Preselect Bola Tinubu has made two impressive sound-bites which tended to give the impression he would be a people-friendly leader. In his maiden speech on Democracy Day on June 12, 2023, he told Nigerians: “I share your pains” with regard to the harsh economic experience occasioned by the commencement of implementation of the petrol subsidy removal.
He was also caught on a viral video saying: “Let the poor breathe. Don’t suffocate them”. We ask the President to walk his talk. For now, he is saying one thing while his government is walking a different (in fact, the opposite) road. The petrol subsidy removal one month ahead of the time scheduled and budgeted for it by the departed Muhammadu Buhari regime hit Nigerians very badly. The All Progressives Congress, APC, as a ruling party, has bungled subsidy removal, rendering it anti-people. It had eight good years to fix the refineries and encourage the establishment of several private refineries to make subsidy removal a virtual non-event. But Buhari, who made himself Petroleum Minister, after failing to do the needful, squandered about N10 trillion on petroleum subsidy and left the dirty job for his successor. Tinubu promptly transferred the burden to the masses without first putting cushioning measures in place. It is only now negotiating with organised Labour to avert the strike. We wait to see how these measures will also benefit the rest of the populace who do not earn salaries. To walk his talk, Tinubu must persuade the power companies to allow the people to adjust to the subsidy removal pains before imposing their proposed increase in electricity tariffs. We know they are also feeling the heat. But a way can be found to allow the public to cope. A situation whereby the people have no money to buy fuel for their vehicles and no electricity to power their homes and businesses will be severely choking. Unfortunately, it is also at this same juncture that the government has chosen to implement a 7.5 per cent charge on Value-Added Taxes, VATs, on several consumable items. Even the proposed Student Loan programme and increase in tuition fees in public universities will add more burden. The people are getting pushed to the wall. The Tinubu government must roll out palliative policies. Government should launch a massive agricultural programme that improves on the CBN’s rested Anchor Borrowers’ programme but on a much bigger scale, mandating the banks to advance credit to pro-qualified applicants. The criminals in our ungoverned spaces must be flushed out to enable our people massively embrace agriculture with full government support.

◇ ◇ ◇

> _REQUIRED WORK_:
Please answer these questions on the piece about petrol subsidy removal, one a line:
1. On what date did Tinubu give his maiden Democracy Day speech?
2. About how much did Buhari squander on petroleum subsidy?
3. What percentage charge on Value-Added Taxes has the government chosen to implement?

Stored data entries
◇ ◇ ◇

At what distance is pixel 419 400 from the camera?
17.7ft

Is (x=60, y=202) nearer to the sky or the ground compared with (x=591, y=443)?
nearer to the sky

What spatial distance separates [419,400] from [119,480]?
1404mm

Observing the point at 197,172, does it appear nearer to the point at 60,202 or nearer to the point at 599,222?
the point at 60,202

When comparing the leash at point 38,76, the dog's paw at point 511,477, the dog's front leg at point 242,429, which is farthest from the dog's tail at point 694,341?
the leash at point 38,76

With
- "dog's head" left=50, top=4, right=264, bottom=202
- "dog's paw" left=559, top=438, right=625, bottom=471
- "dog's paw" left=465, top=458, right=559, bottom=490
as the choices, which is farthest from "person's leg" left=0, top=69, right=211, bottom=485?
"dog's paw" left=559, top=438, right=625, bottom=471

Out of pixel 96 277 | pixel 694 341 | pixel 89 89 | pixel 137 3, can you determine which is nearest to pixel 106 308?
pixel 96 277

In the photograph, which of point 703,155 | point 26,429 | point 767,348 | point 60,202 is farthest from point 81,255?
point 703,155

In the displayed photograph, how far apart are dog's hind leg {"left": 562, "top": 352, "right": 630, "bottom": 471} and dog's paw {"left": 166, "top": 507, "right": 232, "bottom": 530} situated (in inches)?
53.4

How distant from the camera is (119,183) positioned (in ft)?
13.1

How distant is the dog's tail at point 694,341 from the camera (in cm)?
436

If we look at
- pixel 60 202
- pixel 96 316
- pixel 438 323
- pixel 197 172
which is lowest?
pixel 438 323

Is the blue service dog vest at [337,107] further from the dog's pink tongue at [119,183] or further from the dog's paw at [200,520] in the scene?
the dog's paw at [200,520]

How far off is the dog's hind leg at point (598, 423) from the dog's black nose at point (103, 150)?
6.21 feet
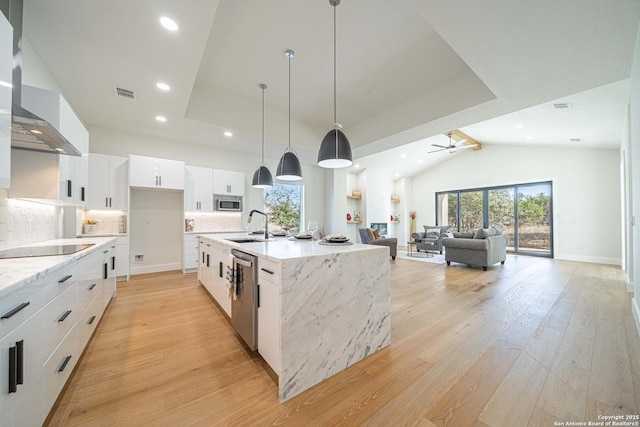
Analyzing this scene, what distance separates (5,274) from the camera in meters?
1.13

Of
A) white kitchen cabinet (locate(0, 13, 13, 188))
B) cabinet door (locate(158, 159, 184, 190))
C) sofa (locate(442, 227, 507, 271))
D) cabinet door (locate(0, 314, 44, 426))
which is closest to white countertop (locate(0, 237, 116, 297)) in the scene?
cabinet door (locate(0, 314, 44, 426))

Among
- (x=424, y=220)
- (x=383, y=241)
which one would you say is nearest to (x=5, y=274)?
(x=383, y=241)

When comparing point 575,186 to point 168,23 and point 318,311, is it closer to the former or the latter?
point 318,311

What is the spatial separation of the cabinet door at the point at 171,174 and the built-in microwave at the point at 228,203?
0.78 meters

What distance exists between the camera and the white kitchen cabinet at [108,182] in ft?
13.8

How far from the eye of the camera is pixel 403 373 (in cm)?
179

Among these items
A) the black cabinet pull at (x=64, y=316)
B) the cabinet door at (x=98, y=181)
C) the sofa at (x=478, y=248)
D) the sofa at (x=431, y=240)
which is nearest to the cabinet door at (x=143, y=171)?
the cabinet door at (x=98, y=181)

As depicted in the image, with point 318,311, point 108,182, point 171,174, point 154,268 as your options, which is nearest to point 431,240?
point 318,311

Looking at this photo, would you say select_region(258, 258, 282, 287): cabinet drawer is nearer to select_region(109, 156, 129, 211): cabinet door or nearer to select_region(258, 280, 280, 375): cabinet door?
select_region(258, 280, 280, 375): cabinet door

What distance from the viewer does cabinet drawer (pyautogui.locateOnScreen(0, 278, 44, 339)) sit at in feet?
3.09

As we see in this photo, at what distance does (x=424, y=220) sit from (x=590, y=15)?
30.3 ft

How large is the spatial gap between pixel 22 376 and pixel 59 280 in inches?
23.8

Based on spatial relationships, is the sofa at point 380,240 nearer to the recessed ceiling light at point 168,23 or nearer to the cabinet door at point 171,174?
the cabinet door at point 171,174

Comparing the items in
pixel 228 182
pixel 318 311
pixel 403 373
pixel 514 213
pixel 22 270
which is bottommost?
pixel 403 373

◇ ◇ ◇

> _RESULT BELOW_:
1. June 12, 2023
2. About N10 trillion
3. 7.5 per cent